_Problem statement:_ Please count the lines in the data below that contain the word "girl" and give only the number.

_Task material:_

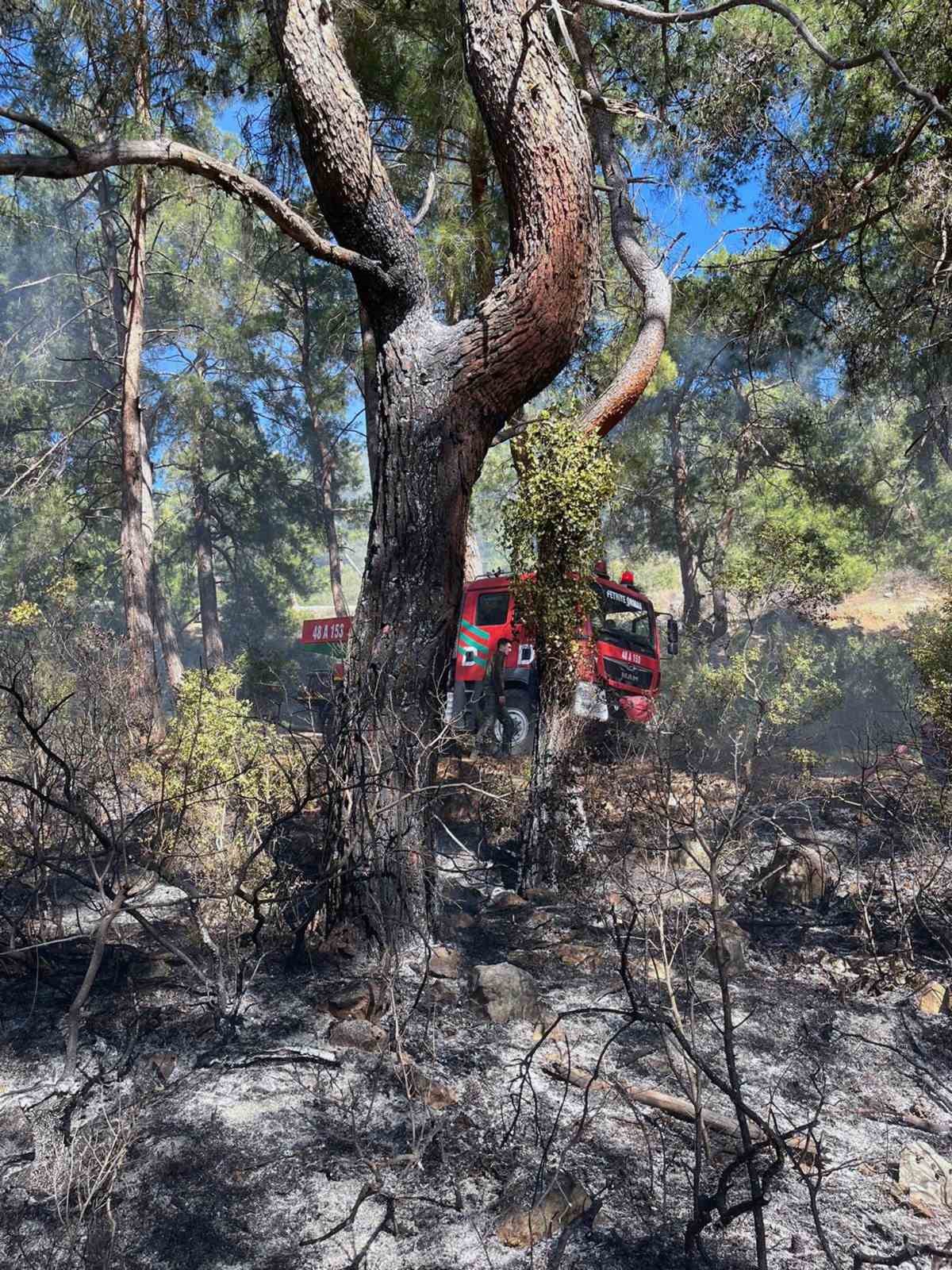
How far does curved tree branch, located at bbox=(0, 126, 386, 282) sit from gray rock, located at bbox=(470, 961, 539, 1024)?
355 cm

==

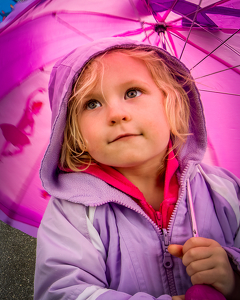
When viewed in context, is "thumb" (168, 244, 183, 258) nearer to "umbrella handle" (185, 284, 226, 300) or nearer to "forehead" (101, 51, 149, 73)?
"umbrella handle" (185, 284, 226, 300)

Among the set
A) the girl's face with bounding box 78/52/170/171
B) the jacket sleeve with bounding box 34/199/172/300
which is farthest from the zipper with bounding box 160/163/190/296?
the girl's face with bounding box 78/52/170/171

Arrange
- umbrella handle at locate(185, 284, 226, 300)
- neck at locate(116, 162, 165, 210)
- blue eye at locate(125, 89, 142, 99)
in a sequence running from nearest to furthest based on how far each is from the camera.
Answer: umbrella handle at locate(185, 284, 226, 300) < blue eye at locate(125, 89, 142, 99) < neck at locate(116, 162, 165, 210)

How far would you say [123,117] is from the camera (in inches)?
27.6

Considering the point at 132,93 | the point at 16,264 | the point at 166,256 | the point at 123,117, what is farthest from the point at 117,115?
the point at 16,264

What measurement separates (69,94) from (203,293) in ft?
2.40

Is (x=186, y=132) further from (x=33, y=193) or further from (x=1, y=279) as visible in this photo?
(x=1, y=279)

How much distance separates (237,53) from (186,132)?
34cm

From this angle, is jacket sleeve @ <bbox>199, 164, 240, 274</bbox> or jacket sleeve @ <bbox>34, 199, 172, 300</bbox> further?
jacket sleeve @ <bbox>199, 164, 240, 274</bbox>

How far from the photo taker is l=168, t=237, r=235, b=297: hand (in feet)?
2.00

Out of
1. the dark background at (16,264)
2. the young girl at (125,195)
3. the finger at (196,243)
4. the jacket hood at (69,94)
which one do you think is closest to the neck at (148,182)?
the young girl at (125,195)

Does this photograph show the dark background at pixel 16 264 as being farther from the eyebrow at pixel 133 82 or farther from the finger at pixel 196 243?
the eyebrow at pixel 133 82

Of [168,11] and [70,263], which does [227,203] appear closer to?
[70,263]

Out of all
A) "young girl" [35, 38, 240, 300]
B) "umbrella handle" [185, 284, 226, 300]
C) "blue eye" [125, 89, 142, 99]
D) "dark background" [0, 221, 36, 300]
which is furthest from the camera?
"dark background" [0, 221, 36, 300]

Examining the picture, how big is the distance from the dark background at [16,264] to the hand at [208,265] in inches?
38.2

---

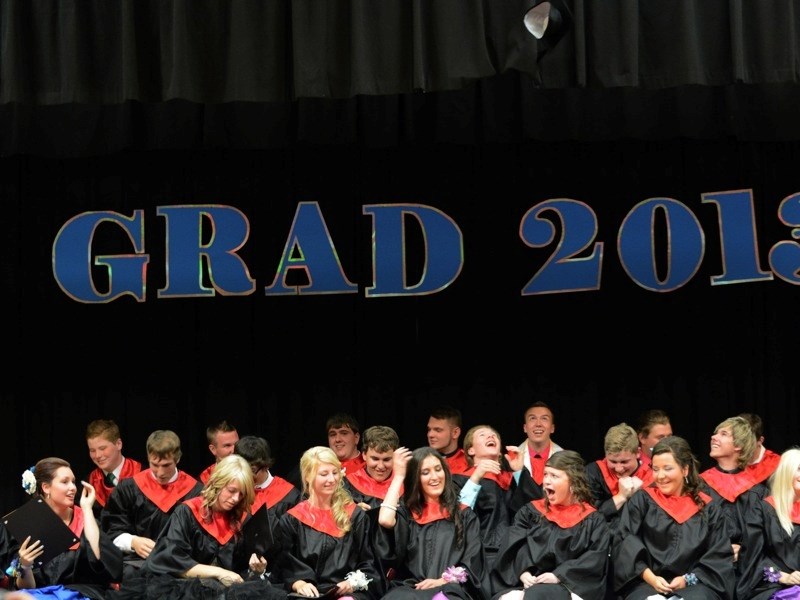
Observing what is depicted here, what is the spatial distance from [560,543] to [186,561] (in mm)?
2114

_Exercise answer:_ 5